Ma se non tieni insieme diritti sociali e diritti civili, in un tempo difficile come quello attuale, è tutto inutile.
Il disegno è troppo incompleto.

Se le nostre città sono insicure perché non parliamo di riqualificazione urbana ed ambiente, se lasciamo i sindaci soli a fronteggiare l' urgenza dell' accoglienza, se precarietà è ancora la parola d'ordine per giovani e meno giovani, come pensiamo di parlare a un popolo che è sfinito?

Se raccontiamo un Paese che esiste solo in parte, ed intanto con la politica dei bonus a pioggia facciamo parti uguali fra disuguali (tanto per citare ancora Don Milani) perdiamo la nostra identità politica, financo la nostra ragion d'essere, tradiamo i nostri documenti fondativi, e lasciamo i cittadini (che sono cittadini prima di essere elettori) alla mercé di uomini forti o soluzioni semplici.

E allora?
Allora dimettersi (magari non sine die) è importante, necessario e dignitoso, ma ancor più necessario è "rigenerare il Centrosinistra", come ha avuto a dire l' unico che ci ha portato in dote una vittoria:Nicola Zingaretti (si, quello che ha vinto con LeU e senza la Lorenzin).
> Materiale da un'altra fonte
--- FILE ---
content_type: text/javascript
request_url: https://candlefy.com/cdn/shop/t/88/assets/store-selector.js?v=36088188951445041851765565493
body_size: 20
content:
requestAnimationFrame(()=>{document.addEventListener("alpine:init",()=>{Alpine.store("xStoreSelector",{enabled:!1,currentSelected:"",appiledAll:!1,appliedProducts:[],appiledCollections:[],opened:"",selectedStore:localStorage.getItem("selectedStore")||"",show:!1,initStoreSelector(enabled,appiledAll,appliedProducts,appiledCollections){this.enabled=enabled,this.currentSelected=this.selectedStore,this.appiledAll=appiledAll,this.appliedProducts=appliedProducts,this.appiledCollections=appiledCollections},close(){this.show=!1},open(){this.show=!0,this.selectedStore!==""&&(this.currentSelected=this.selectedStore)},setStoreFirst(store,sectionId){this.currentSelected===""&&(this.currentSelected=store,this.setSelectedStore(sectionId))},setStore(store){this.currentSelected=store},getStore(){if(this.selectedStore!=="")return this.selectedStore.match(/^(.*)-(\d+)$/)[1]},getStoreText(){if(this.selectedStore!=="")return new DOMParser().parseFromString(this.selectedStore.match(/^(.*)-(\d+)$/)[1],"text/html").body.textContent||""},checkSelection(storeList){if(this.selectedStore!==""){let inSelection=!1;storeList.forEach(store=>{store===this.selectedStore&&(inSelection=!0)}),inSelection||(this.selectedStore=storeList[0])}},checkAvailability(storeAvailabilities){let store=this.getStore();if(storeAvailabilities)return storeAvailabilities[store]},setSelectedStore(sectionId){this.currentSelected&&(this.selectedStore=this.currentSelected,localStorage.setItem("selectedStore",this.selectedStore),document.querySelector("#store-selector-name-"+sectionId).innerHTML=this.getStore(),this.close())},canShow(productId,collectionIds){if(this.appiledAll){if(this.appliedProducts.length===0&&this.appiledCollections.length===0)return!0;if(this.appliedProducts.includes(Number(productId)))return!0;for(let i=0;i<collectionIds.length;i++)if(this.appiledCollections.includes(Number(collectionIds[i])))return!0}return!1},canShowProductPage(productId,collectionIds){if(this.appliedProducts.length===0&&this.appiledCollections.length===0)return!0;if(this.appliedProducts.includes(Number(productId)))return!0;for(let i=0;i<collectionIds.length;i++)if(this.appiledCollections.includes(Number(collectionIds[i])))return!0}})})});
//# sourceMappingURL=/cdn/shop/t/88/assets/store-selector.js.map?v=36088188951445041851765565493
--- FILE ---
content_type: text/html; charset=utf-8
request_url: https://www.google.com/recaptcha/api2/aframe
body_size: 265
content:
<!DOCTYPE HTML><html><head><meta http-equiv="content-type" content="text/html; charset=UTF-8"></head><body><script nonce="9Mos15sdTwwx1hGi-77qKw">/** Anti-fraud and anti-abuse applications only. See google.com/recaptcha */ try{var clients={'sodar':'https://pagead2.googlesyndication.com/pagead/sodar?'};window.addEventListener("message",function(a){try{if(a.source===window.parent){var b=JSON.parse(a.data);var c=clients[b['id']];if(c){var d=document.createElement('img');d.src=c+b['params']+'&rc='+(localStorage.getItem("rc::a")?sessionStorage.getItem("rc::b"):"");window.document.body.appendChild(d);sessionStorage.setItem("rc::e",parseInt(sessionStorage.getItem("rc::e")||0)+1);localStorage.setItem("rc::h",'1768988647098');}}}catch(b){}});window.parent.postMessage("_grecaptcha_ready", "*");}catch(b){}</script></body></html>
Allora torniamo a disobbedire, a studiare, ad organizzarci -qui c'è Gramsci- per dare nuova dignità a quel popolo che abbiamo abbandonato e tradito.

Scriviamo un nuovo Patto.
Apriamo una Costituente.

Ovunque, a partire dai territori.

E se ci chiudono le stanze, o come ha detto Giannini, ci sequestrano la sala delle riunioni, noi apriamo la nostra Sala della Pallacorda.
E stringiamo un nuovo Patto.

Con noi stessi, con il nostro popolo, con chi (per ragioni politiche, non personali) se n'è andato.

Fuori dalle opacità, una nuova Costituente.